Son yıllarda sadece Standard Chartered değil IMF, Dünya Bankası, Dünya Ekonomik Forumu gibi uluslararası kuruluşlar da dünya ekonomisinin ağırlık merkezinin değişeceğini öngören raporlar açıklıyor. Teori dergisi, Eylül sayısında dünya ekonomisi ve Türkiye’de yaşanması öngörülen gelişim ve değişim süreçlerini inceledi.

14 Eylül Perşembe günü ise Ulusal Kanal’da, Aydınlık yazarı Şule Perinçek’in sunumu ve Vatan Partisi Genel Başkanı Dr. Doğu Perinçek, Vatan Partisi Ekonomi Siyasetlerinden sorumlu Genel Başkan Yardımcısı Hakan Topkurulu, Prof. Dr. Ercan Enç ve ekonomist Serhat Latifoğlu’nun katılımıyla, Teori dergisinin Eylül sayısı ve 2030 yılında değişmesi öngörülen dünya ve Türkiye ekonomisi tartışıldı.

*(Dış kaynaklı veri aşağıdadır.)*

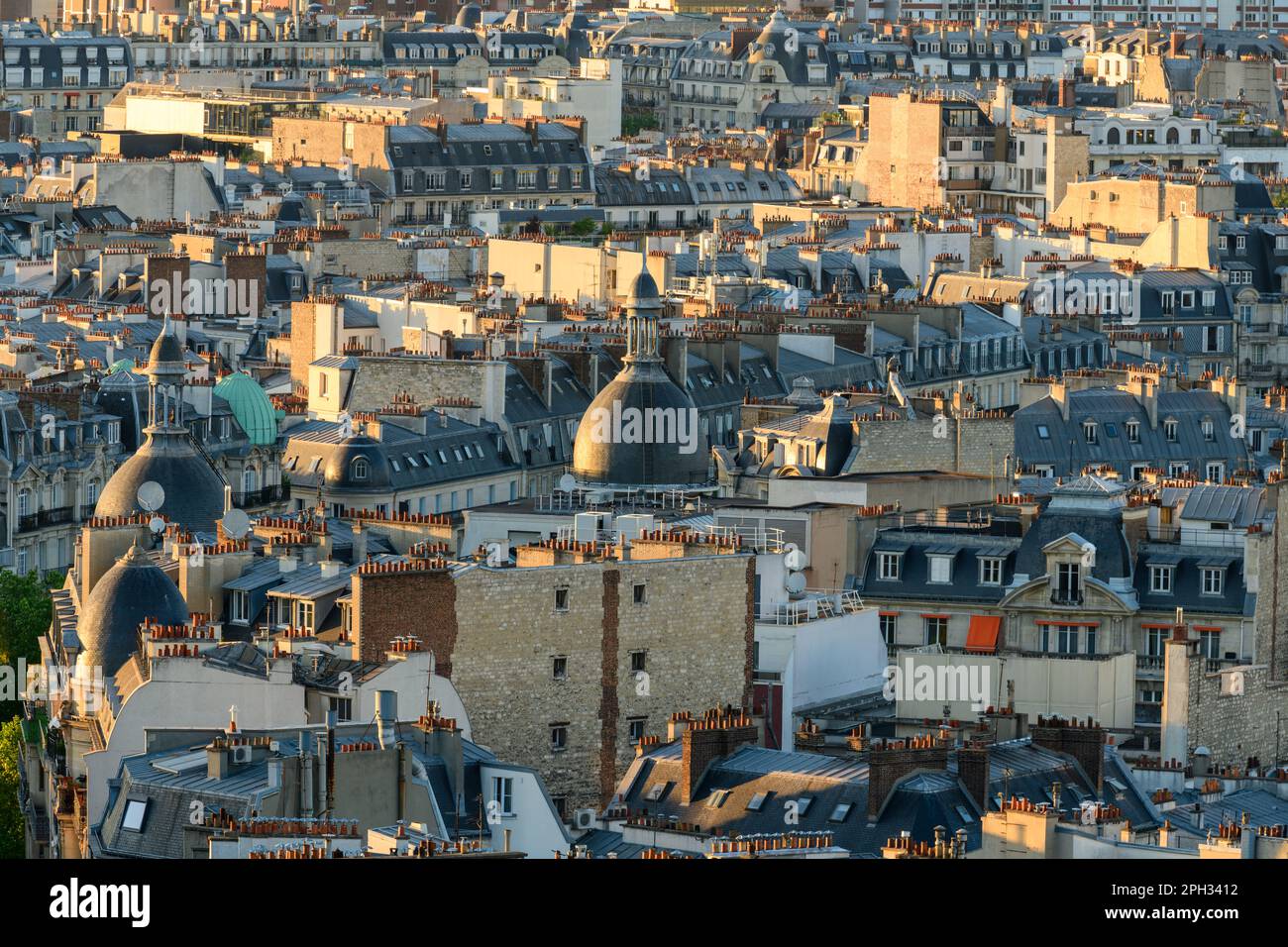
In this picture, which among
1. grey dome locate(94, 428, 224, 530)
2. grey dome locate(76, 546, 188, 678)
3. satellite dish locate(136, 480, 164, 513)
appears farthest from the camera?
grey dome locate(94, 428, 224, 530)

DEVLETÇİLİK İLE YÜKSELEN BAŞARI

Yayımlanan tablonun dünya ekonomisindeki denge değişikliğinin itirafı olduğunu belirten Doğu Perinçek, “Çin, Hindistan, Endonezya, Türkiye, Mısır gibi Asya ülkeleri merdivenden çıkarken ABD, Almanya, Japonya gibi Batı sisteminin ülkeleri merdivenden iniyor. Dünya ekonomisinin tahtına Asya ülkeleri oturuyor. Dünya ekonomisinin ağırlık merkezi Asya’ya kayıyor.” dedi.

Çin’in tartışmasız bir şekilde dünya ekonomisinin en büyük ekonomisi olduğunu dile getiren Perinçek, Çin’in başarısının arkasındaki nedenleri şöyle sıraladı: “Çin’in üretim potansiyelinin arkasındaki en önemli neden Çin Devrimi. Çin ekonomisinin lokomotifi devlet kurumları ama devlet kurumları ekonomik gelişmeye önderlik ederken aynı zamanda bireysel girişimlerin de ekonomik kabiliyetini harekete geçiriyor. Türkiye’deki adıyla planlı karma ekonomiyle bu büyük başarı sağlanıyor.”

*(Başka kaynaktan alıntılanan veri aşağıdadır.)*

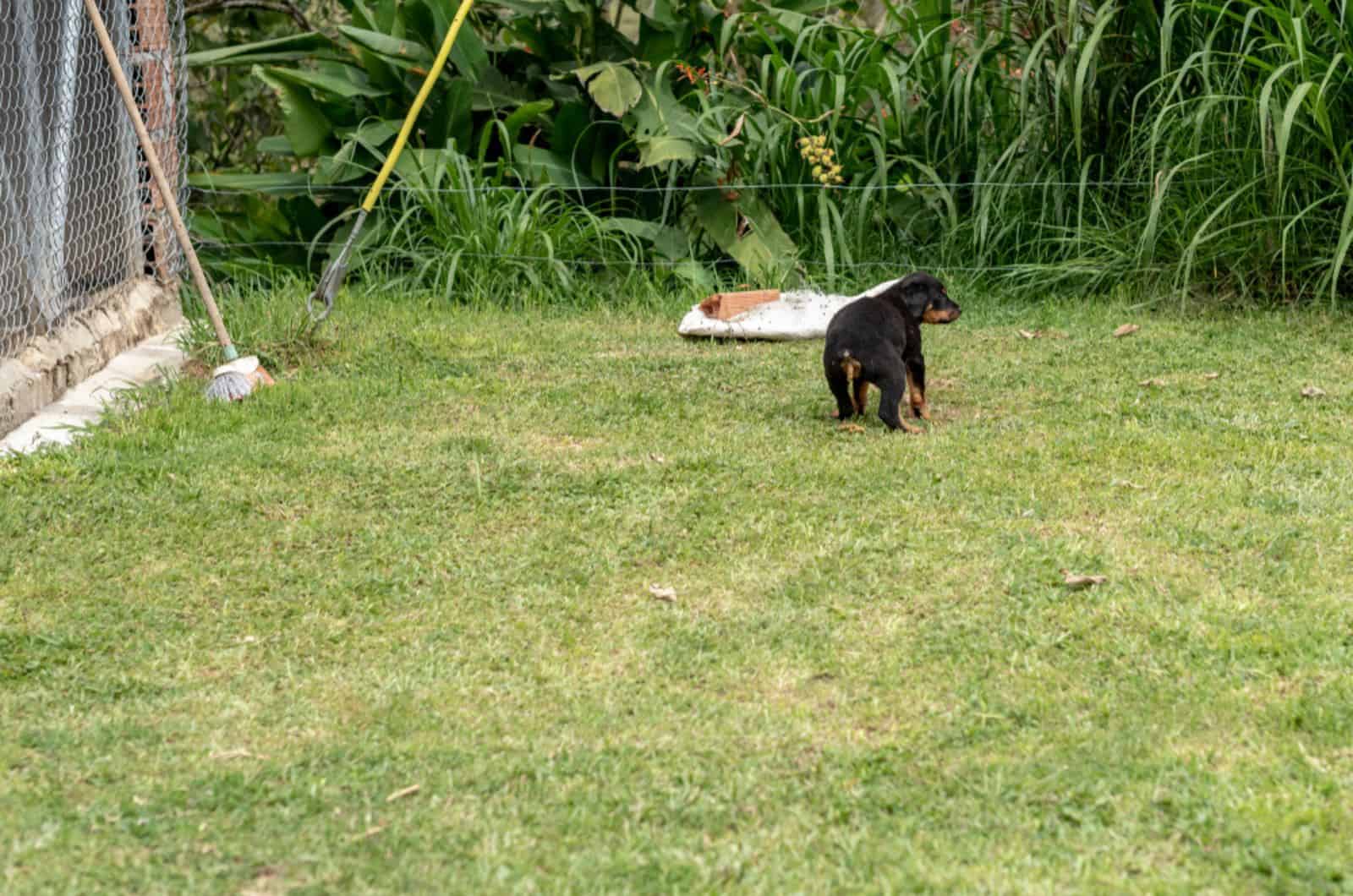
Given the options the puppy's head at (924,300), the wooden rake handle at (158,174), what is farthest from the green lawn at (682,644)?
the wooden rake handle at (158,174)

AŞIRI FİNANSALLAŞMA BATI EKONOMİLERİNİ GERİLETTİ

Yapılan yansıtma ile 2030 yılında dünya ekonomilerinin ilk 10 sırasında sadece 3 Batılı devletin kaldığını vurgulayan Serhat Latifoğlu, şu sözleri kullandı:

“Batı sisteminde yer alan sadece 3 devlet kalıyor. ABD, Almanya ve Japonya. Onun dışındaki tüm devletler gelişen ülkeler. Batılı ülkelerin gerilemeye başlamasının arkasındaki en büyük nedenin 1980’den sonra yaşadıkları aşırı finansallaşma olduğunu görüyoruz. ABD dünya ekonomisinde kurduğu hegemonya sayesinde kalabiliyor. Almanya ve Japonya ise hala kendi bölgelerinde çok önemli üreticiler. Gelişen ülkelerin yükselmesinde ise dinamik, genç nüfusun varlığı etkili.”

Dünya ekonomisi içinde iki kütlenin çarpıştığını öne süren Hakan Topkurulu, “Bir Atlantik kütlesi bir Asya kütlesi. Gelişen Latin Amerika ve Afrika ülkeleri de Asya kütlesine dahil. Atlantik ülkeleri büyüme rakamlarını temel olarak hizmetler sektöründen karşılıyorlar. Sanayi üretimini veya mallarını ise Asya ülkelerinden satın alıyorlar.” diye konuştu.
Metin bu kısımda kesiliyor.